Category Archives: Tea History

Floral Tea: History of Brewing Flowers

With Valentine’s Day just around the corner, we’ve been getting into the spirit by brewing up some of our favorite floral tea blends. From classics like Jasmine Green and Lotus Blossom to newer favorites like The Rose Garden, there are teas for lovers of almost every kind of flower you can imagine. And as it turns out, the practice of using flowers to flavor tea blends is nearly as old and widespread as the art of tea itself.

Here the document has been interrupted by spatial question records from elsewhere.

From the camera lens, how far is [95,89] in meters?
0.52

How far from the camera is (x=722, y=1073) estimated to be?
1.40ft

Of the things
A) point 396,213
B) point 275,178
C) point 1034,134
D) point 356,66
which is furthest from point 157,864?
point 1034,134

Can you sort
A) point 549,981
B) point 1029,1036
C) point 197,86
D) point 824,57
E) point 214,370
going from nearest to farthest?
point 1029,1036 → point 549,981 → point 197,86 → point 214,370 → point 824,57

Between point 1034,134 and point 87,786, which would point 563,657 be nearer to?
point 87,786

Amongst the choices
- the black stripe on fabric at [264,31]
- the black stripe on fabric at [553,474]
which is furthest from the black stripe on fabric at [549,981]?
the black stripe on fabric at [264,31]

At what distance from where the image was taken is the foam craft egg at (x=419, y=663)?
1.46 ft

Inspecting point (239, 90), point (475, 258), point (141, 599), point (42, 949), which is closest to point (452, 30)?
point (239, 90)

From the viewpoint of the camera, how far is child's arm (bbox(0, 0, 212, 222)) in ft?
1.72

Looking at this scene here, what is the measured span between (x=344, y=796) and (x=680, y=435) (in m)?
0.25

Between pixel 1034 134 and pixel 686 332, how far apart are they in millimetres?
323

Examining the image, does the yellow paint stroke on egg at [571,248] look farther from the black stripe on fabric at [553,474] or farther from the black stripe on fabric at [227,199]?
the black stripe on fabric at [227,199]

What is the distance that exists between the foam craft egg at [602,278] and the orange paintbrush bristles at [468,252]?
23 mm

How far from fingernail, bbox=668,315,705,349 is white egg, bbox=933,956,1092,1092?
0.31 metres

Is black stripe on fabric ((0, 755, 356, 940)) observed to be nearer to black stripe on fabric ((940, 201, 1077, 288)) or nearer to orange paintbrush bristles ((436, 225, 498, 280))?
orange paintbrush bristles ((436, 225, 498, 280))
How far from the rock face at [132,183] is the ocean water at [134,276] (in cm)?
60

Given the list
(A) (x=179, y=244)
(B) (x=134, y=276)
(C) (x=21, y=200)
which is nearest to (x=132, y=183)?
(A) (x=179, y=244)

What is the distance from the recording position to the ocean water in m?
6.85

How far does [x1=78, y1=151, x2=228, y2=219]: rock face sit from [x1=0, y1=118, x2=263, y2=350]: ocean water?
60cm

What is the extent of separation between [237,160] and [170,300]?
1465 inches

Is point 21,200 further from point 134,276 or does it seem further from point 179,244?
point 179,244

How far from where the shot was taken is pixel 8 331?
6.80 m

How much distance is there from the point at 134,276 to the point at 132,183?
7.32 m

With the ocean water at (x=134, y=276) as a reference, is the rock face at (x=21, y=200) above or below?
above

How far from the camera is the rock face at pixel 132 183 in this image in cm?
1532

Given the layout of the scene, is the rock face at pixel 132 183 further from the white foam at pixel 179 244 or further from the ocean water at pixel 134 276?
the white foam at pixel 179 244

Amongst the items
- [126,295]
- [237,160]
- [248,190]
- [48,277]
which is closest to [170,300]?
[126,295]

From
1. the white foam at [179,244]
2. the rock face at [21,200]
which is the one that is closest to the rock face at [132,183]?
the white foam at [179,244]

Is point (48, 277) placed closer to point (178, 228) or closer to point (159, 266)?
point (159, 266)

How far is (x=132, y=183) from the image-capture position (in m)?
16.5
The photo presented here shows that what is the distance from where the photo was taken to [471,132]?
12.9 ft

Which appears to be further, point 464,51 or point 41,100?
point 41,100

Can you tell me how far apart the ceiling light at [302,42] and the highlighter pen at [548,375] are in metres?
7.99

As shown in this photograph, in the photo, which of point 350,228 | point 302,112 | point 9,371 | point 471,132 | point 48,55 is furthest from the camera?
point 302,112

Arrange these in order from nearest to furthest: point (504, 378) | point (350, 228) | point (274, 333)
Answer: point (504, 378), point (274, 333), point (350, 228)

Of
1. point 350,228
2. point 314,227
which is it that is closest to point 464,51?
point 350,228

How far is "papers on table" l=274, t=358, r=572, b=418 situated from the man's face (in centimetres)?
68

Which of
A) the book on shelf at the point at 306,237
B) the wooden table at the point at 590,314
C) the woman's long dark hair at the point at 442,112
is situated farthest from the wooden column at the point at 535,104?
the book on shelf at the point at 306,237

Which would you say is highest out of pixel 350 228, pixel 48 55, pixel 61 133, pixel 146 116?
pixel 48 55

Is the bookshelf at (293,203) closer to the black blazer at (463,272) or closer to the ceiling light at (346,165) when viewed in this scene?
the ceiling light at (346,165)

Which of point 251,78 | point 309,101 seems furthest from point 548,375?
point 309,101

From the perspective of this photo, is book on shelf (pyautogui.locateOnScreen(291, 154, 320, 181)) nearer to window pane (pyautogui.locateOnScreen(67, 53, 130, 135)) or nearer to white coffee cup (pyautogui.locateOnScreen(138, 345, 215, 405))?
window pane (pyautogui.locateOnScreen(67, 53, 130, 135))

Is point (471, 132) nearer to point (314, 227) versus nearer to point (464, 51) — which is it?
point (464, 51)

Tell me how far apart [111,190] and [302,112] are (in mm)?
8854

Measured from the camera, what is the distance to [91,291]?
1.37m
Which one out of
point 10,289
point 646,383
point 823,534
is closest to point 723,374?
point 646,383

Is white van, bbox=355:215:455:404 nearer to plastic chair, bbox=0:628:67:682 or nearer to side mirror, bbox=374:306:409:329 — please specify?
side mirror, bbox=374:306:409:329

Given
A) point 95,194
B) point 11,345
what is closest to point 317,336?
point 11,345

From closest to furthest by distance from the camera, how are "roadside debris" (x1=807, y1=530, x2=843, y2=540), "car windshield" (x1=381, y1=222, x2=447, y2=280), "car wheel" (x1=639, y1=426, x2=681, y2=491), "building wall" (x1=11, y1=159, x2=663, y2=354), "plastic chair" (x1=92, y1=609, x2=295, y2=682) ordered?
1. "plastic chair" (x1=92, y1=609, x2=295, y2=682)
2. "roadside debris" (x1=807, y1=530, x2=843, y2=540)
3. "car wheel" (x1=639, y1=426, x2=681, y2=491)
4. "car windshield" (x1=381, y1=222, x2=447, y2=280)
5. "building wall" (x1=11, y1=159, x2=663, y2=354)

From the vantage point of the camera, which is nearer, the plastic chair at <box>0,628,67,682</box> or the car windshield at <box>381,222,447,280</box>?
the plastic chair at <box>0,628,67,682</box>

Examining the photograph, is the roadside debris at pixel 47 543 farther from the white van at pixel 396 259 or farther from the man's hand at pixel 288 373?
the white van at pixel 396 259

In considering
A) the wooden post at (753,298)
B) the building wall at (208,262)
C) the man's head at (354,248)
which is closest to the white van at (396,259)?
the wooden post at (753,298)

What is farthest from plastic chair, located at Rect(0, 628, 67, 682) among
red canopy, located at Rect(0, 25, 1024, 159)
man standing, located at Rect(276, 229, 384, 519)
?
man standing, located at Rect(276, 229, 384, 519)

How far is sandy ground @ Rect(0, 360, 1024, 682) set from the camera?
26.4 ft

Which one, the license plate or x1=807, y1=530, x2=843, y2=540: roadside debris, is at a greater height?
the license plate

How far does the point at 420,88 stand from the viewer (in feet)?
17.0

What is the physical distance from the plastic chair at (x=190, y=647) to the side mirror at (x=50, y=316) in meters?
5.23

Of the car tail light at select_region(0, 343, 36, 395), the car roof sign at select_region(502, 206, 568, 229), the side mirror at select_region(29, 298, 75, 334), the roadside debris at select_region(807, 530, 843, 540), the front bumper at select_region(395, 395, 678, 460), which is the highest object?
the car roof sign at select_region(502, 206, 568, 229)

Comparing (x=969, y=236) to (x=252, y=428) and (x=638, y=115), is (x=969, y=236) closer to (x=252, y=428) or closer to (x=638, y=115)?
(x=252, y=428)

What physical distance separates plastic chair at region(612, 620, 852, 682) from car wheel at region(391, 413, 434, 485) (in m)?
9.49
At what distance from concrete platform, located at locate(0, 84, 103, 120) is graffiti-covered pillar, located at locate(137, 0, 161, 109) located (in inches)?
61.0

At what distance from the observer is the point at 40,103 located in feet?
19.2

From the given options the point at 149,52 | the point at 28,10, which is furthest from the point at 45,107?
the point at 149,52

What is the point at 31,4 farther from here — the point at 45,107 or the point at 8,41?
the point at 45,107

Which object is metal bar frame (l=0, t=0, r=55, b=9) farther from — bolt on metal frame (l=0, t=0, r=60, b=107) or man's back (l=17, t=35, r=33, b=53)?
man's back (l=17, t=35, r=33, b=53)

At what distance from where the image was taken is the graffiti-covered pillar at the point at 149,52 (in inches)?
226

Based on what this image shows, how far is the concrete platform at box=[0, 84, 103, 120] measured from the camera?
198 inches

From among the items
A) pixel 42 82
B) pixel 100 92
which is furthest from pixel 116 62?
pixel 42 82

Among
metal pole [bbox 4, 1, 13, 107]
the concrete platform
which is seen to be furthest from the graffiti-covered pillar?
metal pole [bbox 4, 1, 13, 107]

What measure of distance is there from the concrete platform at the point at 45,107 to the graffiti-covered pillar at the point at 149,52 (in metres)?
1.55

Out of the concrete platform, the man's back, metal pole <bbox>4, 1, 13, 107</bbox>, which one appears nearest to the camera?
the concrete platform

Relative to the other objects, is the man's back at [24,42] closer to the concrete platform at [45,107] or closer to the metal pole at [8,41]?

The Rose Garden Tea Dry Leaf and Brew
The Rose Garden Tea Dry Leaf and Brew

Some of the earliest records we have on the use of floral infusions come from Persia, during the Sasanian Empire (224-651 CE). Although Persian royalty had long been known for their love of beautiful gardens, it was during this era that methods of steaming petals to make rosewater were perfected. Rosewater was soon used in everything from perfumes to cosmetics to medicinal decoctions, and its popularity spread throughout Europe, northern Africa, and western Asia. Ancient Greeks and Romans associated the flower with Aphrodite (also known as Venus) and like the Persians made broad use of the flower in almost every application imaginable. Roses continued to be used worldwide in folk remedies over the centuries, and with the introduction of tea culture into Europe it was only inevitable that the two would be combined. Western recipe books and home journals begin suggesting the additions of rose petals to tea blends by the early Victorian era, gaining special popularity around the turn of the 20th century. Today, rose petals are one of the most popular additions to teas of all types, as well as tisanes.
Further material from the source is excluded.